Over its 133-year history, the famous Eiffel Tower in France has gotten taller. You want know how? Radio and television antennas. But in addition to the new equipment added to the top, the tower’s metal structure gains or loses a few centimetres throughout the year. Now how is that even possible? Well, it is simple science! The heat in summers causes its metal to expand.
The world's tallest tower for 42 years
One of the most famous attractions to visit around the world, Eiffel Tower, is a wrought-iron lattice tower in Paris, France. It is named after the engineer Gustave Eiffel, whose company designed and built the tower. But do you know why it was built in first place?
The tower was built to celebrate the centennial of the French Revolution. Its design and beauty, especially as it glows after dark, have made it one of the most visited monuments in the world.
When it was inaugurated in 1889, the Eiffel Tower, originally called "the 300 metre tower," had a total height of 312 metres. That made it the tallest tower in the world and it proudly held that title until 1931. That year, it was dethroned by New York’s Empire State Building which had a height of 381 metres.
The Eiffel Tower’s height has also not remained the same. It measures 330 metres currently including the antennas that were added at the summit in 1957, 2000 and 2022.
A few centimetres gained in summer, but lost in winter!
The beauty of this famous tower is that it stands tall and dazzling as ever sustaining all types of weather wind, cold, rain, snow, frost, heat and so on. But like any metal, puddled iron is sensitive to variations in temperature and so reacts to high temperatures in summer and low and negative temperatures in winter.
The question is why it expands in summer. Well, you must have studied something called thermal expansion in your physics class. When temperatures rise, heat gain causes all solid, liquid and gas matters to expand. So, by that principle, the hot weather makes Eiffel tower gain heat in summer which causes an increase in volume that makes the Eiffel Tower a few centimetres taller. Conversely, when cold winter weather arrives, the metal structure contracts and it can lose a few centimetres as well!

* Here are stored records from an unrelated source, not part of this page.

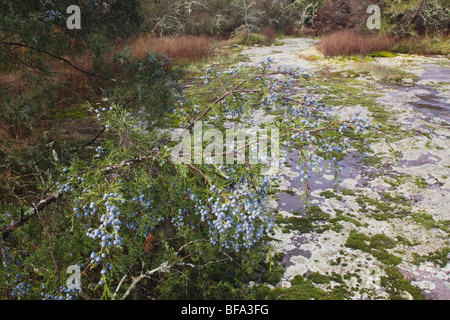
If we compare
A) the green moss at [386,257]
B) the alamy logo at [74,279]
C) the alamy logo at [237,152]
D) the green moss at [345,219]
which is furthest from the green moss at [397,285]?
the alamy logo at [74,279]

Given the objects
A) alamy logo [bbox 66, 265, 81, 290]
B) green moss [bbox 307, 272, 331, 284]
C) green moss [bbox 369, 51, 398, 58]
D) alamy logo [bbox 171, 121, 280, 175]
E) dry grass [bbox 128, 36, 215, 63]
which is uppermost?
dry grass [bbox 128, 36, 215, 63]

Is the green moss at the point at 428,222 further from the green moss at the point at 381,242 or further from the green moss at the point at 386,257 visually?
the green moss at the point at 386,257

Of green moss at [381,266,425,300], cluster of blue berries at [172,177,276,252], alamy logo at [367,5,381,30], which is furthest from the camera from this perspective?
alamy logo at [367,5,381,30]

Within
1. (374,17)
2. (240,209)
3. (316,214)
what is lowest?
(316,214)

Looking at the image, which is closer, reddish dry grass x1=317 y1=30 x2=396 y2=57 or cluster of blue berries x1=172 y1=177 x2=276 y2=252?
cluster of blue berries x1=172 y1=177 x2=276 y2=252

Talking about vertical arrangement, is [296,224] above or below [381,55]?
below

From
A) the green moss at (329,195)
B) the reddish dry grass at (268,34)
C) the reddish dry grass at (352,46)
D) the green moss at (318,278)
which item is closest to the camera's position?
the green moss at (318,278)

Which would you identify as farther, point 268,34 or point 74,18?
point 268,34

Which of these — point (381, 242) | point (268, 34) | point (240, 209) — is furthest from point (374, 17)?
point (240, 209)

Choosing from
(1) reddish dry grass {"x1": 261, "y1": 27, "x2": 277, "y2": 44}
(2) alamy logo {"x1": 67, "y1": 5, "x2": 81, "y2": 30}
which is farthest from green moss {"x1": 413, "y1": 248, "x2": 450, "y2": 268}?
(1) reddish dry grass {"x1": 261, "y1": 27, "x2": 277, "y2": 44}

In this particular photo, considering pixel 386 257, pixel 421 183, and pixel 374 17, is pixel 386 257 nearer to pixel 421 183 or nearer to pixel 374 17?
pixel 421 183

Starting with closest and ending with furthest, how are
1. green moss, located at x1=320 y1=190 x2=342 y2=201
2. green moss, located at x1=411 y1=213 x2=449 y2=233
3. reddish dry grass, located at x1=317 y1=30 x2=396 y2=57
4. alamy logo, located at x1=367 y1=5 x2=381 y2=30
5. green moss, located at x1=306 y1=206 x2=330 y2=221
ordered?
green moss, located at x1=411 y1=213 x2=449 y2=233, green moss, located at x1=306 y1=206 x2=330 y2=221, green moss, located at x1=320 y1=190 x2=342 y2=201, reddish dry grass, located at x1=317 y1=30 x2=396 y2=57, alamy logo, located at x1=367 y1=5 x2=381 y2=30

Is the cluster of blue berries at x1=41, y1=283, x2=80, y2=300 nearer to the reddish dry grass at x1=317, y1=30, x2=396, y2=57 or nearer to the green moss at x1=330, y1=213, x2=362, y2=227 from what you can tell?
the green moss at x1=330, y1=213, x2=362, y2=227

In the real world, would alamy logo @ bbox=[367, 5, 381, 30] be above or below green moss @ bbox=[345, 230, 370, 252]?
above
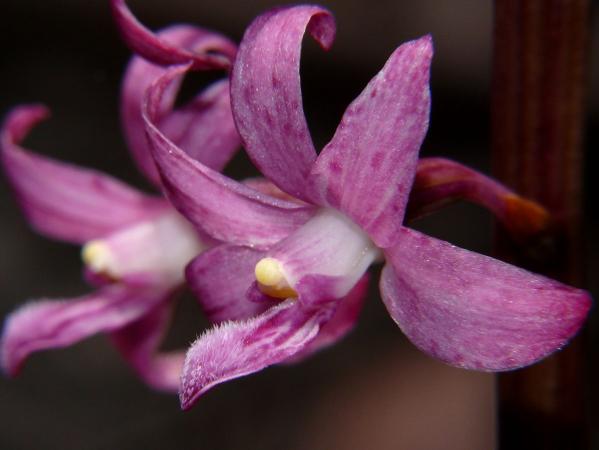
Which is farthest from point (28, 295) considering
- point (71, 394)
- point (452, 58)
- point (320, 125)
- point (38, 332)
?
point (38, 332)

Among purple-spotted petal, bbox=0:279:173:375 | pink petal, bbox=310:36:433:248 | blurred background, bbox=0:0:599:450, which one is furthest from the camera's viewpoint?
blurred background, bbox=0:0:599:450

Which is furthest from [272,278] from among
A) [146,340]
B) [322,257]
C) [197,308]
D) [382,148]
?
[197,308]

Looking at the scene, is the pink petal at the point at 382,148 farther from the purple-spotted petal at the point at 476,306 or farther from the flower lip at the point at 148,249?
the flower lip at the point at 148,249

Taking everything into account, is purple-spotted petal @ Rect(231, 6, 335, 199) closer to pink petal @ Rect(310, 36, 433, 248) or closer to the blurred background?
pink petal @ Rect(310, 36, 433, 248)

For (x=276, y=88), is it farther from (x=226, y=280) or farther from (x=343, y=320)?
(x=343, y=320)

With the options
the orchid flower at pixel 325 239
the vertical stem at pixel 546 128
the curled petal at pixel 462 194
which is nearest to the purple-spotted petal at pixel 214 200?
the orchid flower at pixel 325 239

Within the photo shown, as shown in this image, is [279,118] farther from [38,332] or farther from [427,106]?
[38,332]

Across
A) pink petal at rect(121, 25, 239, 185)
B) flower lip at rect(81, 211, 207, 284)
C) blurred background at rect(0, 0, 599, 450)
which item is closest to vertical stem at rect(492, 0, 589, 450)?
pink petal at rect(121, 25, 239, 185)

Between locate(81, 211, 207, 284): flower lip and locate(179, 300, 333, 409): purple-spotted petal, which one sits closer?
locate(179, 300, 333, 409): purple-spotted petal
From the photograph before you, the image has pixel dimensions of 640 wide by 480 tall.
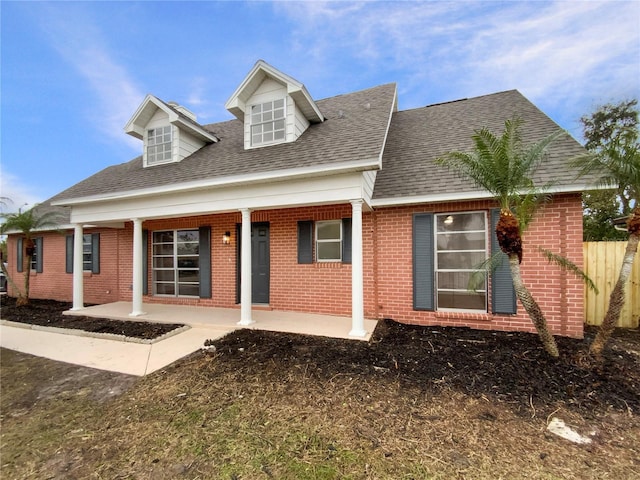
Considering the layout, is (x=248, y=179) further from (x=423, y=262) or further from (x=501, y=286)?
(x=501, y=286)

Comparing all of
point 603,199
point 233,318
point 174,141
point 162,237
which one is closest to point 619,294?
point 233,318

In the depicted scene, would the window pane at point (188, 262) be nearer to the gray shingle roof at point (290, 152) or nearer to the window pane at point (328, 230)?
the gray shingle roof at point (290, 152)

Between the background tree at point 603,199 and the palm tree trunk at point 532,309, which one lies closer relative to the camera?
the palm tree trunk at point 532,309

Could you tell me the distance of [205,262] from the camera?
27.1 feet

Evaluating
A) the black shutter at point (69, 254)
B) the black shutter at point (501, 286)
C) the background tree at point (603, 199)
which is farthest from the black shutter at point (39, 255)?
the background tree at point (603, 199)

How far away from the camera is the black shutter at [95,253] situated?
10.1 meters

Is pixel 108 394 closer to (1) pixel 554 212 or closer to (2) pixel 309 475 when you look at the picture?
(2) pixel 309 475

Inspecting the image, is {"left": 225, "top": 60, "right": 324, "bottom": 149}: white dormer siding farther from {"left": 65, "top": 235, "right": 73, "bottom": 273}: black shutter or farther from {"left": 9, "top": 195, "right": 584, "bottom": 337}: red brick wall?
{"left": 65, "top": 235, "right": 73, "bottom": 273}: black shutter

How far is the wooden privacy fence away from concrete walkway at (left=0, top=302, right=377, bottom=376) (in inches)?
210

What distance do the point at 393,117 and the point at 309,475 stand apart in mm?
9902

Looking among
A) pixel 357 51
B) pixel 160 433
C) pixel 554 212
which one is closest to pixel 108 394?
pixel 160 433

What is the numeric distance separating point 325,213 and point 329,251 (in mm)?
1011

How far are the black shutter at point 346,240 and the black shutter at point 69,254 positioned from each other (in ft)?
35.5

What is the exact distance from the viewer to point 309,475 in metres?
2.29
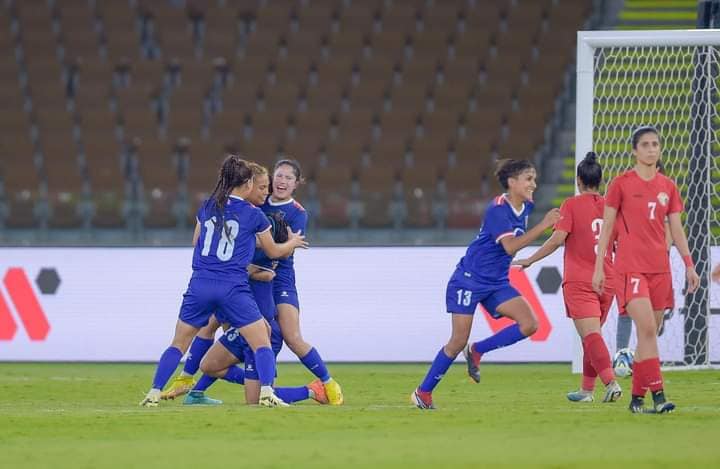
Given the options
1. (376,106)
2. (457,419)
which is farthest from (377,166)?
(457,419)

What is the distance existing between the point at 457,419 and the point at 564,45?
A: 50.4 feet

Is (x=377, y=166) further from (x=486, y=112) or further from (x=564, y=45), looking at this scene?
(x=564, y=45)

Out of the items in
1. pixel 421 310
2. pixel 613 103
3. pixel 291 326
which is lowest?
pixel 421 310

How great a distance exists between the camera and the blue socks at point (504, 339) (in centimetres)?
1055

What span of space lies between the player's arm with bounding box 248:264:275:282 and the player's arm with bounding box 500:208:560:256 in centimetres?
177

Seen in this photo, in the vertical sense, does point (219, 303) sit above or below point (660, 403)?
above

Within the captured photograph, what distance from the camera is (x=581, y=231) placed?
10742mm

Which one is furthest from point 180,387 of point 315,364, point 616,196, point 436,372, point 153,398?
point 616,196

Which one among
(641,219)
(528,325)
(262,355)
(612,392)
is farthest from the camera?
(612,392)

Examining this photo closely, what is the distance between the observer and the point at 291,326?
35.6 feet

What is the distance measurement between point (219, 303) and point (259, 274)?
2.15 feet

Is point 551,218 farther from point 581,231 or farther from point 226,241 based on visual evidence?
point 226,241

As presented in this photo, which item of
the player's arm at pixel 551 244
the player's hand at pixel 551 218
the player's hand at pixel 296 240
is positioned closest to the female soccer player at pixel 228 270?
the player's hand at pixel 296 240

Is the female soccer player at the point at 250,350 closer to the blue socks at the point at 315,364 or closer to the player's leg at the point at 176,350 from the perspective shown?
the blue socks at the point at 315,364
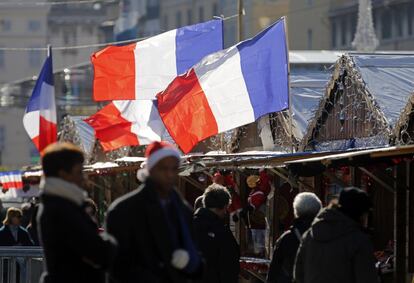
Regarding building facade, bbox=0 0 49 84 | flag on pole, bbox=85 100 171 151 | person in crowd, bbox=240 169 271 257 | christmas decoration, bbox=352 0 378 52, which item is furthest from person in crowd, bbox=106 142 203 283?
building facade, bbox=0 0 49 84

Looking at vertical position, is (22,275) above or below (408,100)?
below

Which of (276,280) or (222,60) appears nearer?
(276,280)

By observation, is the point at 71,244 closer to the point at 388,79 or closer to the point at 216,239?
the point at 216,239

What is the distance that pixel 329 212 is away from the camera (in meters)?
11.5

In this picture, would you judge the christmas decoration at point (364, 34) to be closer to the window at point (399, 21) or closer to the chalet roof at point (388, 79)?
the window at point (399, 21)

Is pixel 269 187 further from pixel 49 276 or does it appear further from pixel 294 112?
pixel 49 276

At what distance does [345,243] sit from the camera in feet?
37.6

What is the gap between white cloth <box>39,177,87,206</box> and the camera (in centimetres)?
928

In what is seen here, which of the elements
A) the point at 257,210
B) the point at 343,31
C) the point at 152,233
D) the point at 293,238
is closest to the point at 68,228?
the point at 152,233

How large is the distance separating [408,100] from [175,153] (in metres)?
6.96

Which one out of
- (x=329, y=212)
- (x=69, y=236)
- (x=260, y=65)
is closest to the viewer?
(x=69, y=236)

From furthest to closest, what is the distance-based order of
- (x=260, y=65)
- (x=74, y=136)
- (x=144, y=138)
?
(x=74, y=136), (x=144, y=138), (x=260, y=65)

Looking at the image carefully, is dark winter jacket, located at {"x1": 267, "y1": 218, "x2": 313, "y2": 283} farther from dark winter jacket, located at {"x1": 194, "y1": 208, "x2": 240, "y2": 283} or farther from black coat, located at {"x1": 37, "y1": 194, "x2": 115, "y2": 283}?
black coat, located at {"x1": 37, "y1": 194, "x2": 115, "y2": 283}

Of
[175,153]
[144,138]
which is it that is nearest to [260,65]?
[144,138]
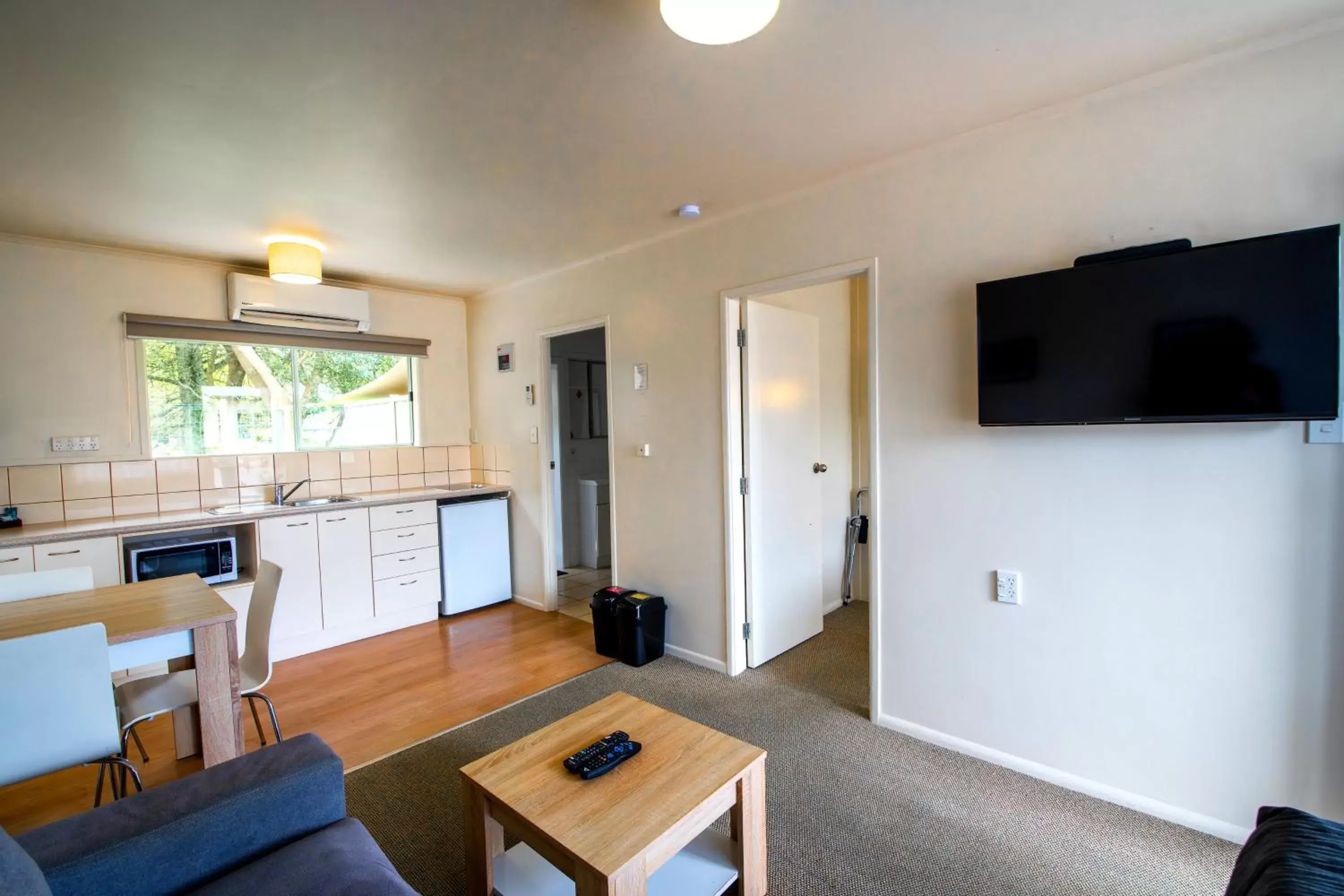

But do you know this expansion also causes the tower to tilt slightly away from the sun? The sun only hits one of the four sides of the tower creating an imbalance with the other three sides, that remain stable, thus causing the Eiffel Tower to lean.
The Eiffel Tower was once yellow!
We will tell you another amazing fact about this towering structure. Back in history at some point, it was yellow in colour. But how is it brown in colour now? Is there some science to that too?
No, the simple explanation to that is this: It has been repainted a number of times, an average of once in every seven years. When it opened in 1889, the Eiffel Tower sported a reddish-brown colour. A decade later, it was coated in yellow paint. The tower was yellow-brown and chestnut brown before the adoption of the current, specially mixed “Eiffel Tower Brown” in 1968.